The line containing "How far is point" marks the start of the required copy, which runs to the final line of the entries; return those lines exactly, without any pictures.

-*-*-

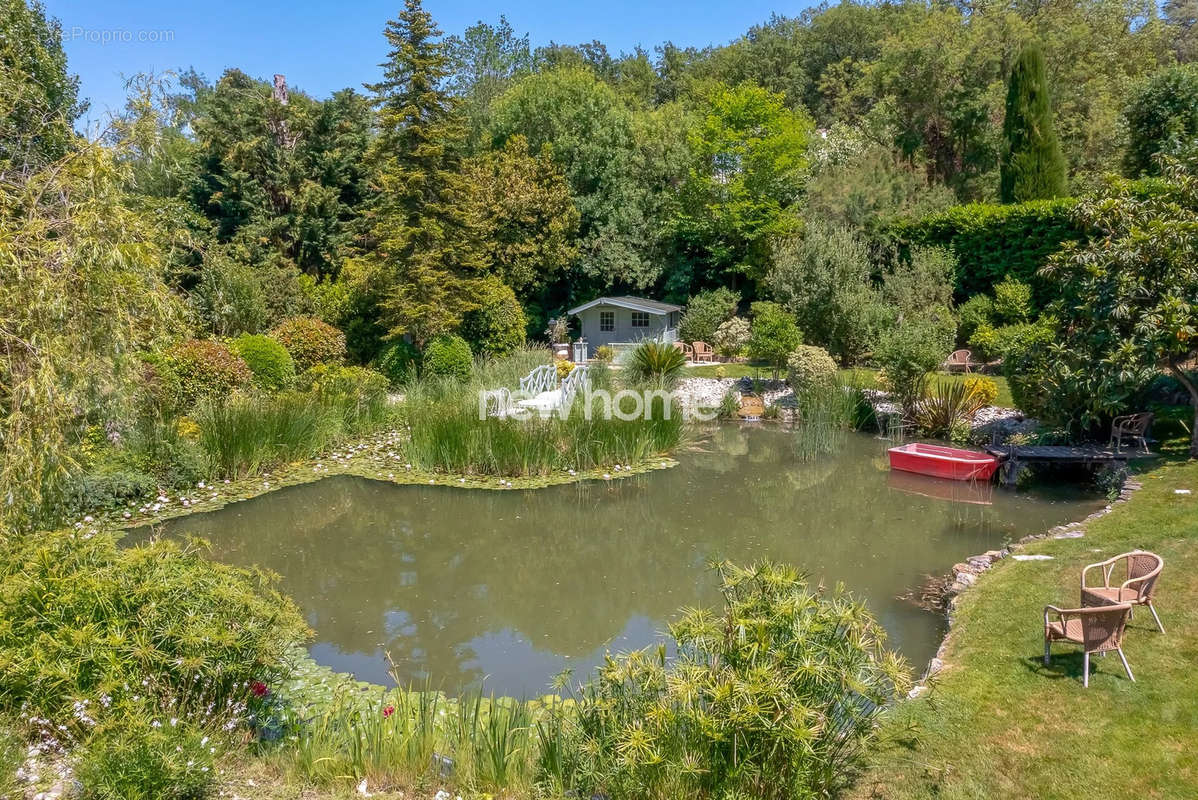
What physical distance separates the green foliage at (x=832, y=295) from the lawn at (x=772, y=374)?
992mm

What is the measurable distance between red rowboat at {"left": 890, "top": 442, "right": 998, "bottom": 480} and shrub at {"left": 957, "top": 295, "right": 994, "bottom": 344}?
25.6 feet

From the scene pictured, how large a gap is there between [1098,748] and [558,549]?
5641 millimetres

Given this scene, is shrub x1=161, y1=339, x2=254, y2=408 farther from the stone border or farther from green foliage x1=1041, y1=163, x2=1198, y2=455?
green foliage x1=1041, y1=163, x2=1198, y2=455

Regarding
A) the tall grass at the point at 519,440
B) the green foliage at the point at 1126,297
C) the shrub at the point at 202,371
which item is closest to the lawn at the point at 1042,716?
the green foliage at the point at 1126,297

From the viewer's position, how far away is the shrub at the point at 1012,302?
17406 millimetres

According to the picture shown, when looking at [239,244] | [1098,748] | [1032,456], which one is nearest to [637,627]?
[1098,748]

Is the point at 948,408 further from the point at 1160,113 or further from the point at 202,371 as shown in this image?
the point at 202,371

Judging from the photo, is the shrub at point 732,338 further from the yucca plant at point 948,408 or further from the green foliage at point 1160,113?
the green foliage at point 1160,113

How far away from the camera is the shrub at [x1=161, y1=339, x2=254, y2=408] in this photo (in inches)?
527

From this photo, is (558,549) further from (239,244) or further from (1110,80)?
(1110,80)

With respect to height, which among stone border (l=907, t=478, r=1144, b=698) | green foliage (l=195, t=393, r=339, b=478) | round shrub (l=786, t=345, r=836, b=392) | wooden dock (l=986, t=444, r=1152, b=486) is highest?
round shrub (l=786, t=345, r=836, b=392)

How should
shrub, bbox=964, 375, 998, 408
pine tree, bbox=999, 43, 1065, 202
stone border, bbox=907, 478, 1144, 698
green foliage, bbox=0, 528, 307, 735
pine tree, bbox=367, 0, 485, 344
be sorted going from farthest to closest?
pine tree, bbox=999, 43, 1065, 202, pine tree, bbox=367, 0, 485, 344, shrub, bbox=964, 375, 998, 408, stone border, bbox=907, 478, 1144, 698, green foliage, bbox=0, 528, 307, 735

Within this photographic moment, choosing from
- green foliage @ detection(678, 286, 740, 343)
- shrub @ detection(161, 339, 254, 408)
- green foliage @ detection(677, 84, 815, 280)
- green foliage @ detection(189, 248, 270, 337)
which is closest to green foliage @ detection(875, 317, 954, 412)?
green foliage @ detection(678, 286, 740, 343)

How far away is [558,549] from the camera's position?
8648mm
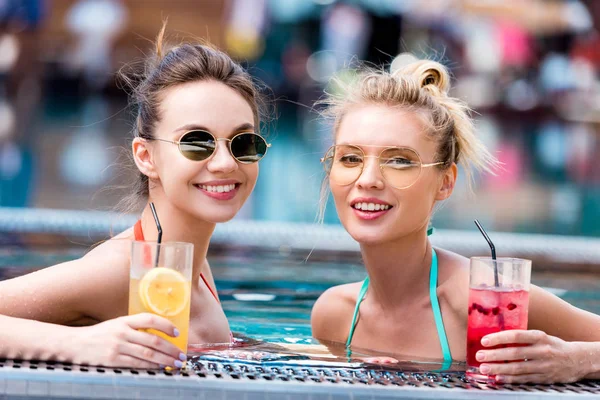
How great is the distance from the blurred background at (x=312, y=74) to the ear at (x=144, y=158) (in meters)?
6.36

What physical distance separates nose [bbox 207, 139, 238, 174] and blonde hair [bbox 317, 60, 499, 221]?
616 mm

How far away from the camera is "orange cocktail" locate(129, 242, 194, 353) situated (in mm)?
2537

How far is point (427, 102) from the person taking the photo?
340 centimetres

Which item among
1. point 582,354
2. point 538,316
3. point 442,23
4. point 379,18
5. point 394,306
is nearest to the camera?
point 582,354

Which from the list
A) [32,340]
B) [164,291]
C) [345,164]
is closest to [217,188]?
[345,164]

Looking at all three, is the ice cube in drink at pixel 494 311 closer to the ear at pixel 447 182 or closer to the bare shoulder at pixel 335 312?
the ear at pixel 447 182

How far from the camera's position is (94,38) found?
85.6 ft

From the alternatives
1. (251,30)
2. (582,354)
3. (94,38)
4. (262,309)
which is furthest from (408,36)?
(582,354)

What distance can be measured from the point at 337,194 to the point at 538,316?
2.58ft

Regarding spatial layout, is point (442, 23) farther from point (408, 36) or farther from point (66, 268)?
point (66, 268)

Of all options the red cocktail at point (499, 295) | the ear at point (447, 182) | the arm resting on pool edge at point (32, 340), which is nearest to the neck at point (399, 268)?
the ear at point (447, 182)

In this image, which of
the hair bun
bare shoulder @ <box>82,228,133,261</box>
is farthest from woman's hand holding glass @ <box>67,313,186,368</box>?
the hair bun

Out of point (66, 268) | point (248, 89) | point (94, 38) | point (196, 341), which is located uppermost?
point (94, 38)

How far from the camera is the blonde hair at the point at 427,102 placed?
3.39m
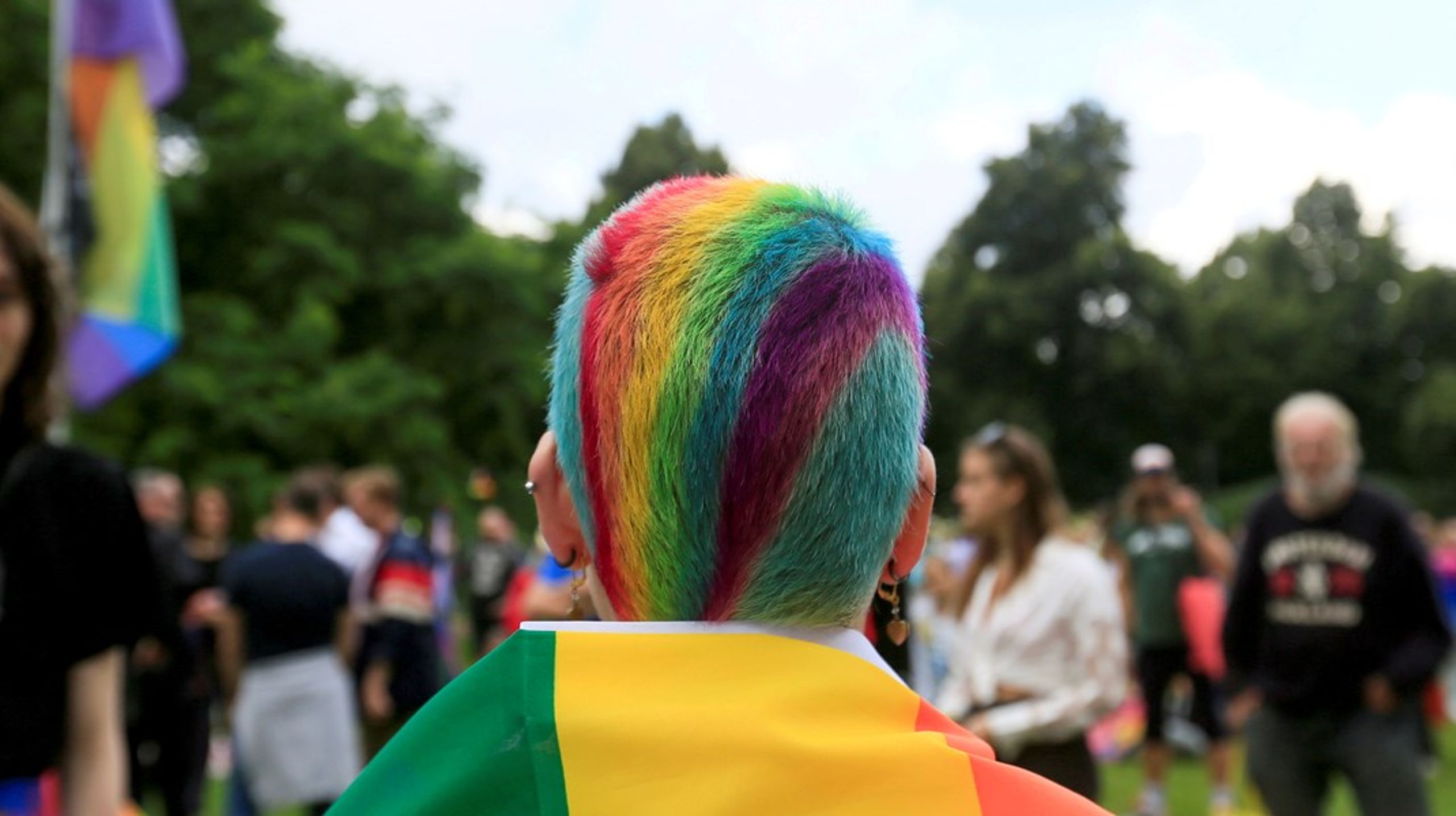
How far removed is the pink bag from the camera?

-*-*-

> [RESPONSE]:
How far is point (427, 102) from the person taking the photo?
340 centimetres

Which item among
1. point 582,354
2. point 538,316
3. point 442,23
4. point 379,18
5. point 394,306
is nearest to the camera?
point 582,354

Which from the list
A) [32,340]
B) [164,291]
C) [345,164]
is closest to [217,188]?
[345,164]

Looking at all three, is the ice cube in drink at pixel 494 311 closer to the ear at pixel 447 182 or closer to the bare shoulder at pixel 335 312?
the ear at pixel 447 182

How far from the camera's position is (94,38) found?
85.6 ft

From the alternatives
1. (251,30)
2. (582,354)
3. (94,38)
4. (262,309)
which is furthest from (408,36)?
(582,354)

What distance can be measured from the point at 337,194 to the point at 538,316?
2.58ft

Regarding spatial layout, is point (442, 23) farther from point (408, 36) or farther from point (66, 268)?
point (66, 268)

Of all options the red cocktail at point (499, 295) | the ear at point (447, 182) | the arm resting on pool edge at point (32, 340), which is nearest to the neck at point (399, 268)?
the ear at point (447, 182)

In this image, which of
the hair bun
bare shoulder @ <box>82,228,133,261</box>
is farthest from woman's hand holding glass @ <box>67,313,186,368</box>?
the hair bun

Out of point (66, 268) | point (248, 89) | point (94, 38) | point (196, 341), which is located uppermost?
point (94, 38)

How far from the camera is the blonde hair at the point at 427,102 placed?
3.39m
How far removed is the pink bag from the camera?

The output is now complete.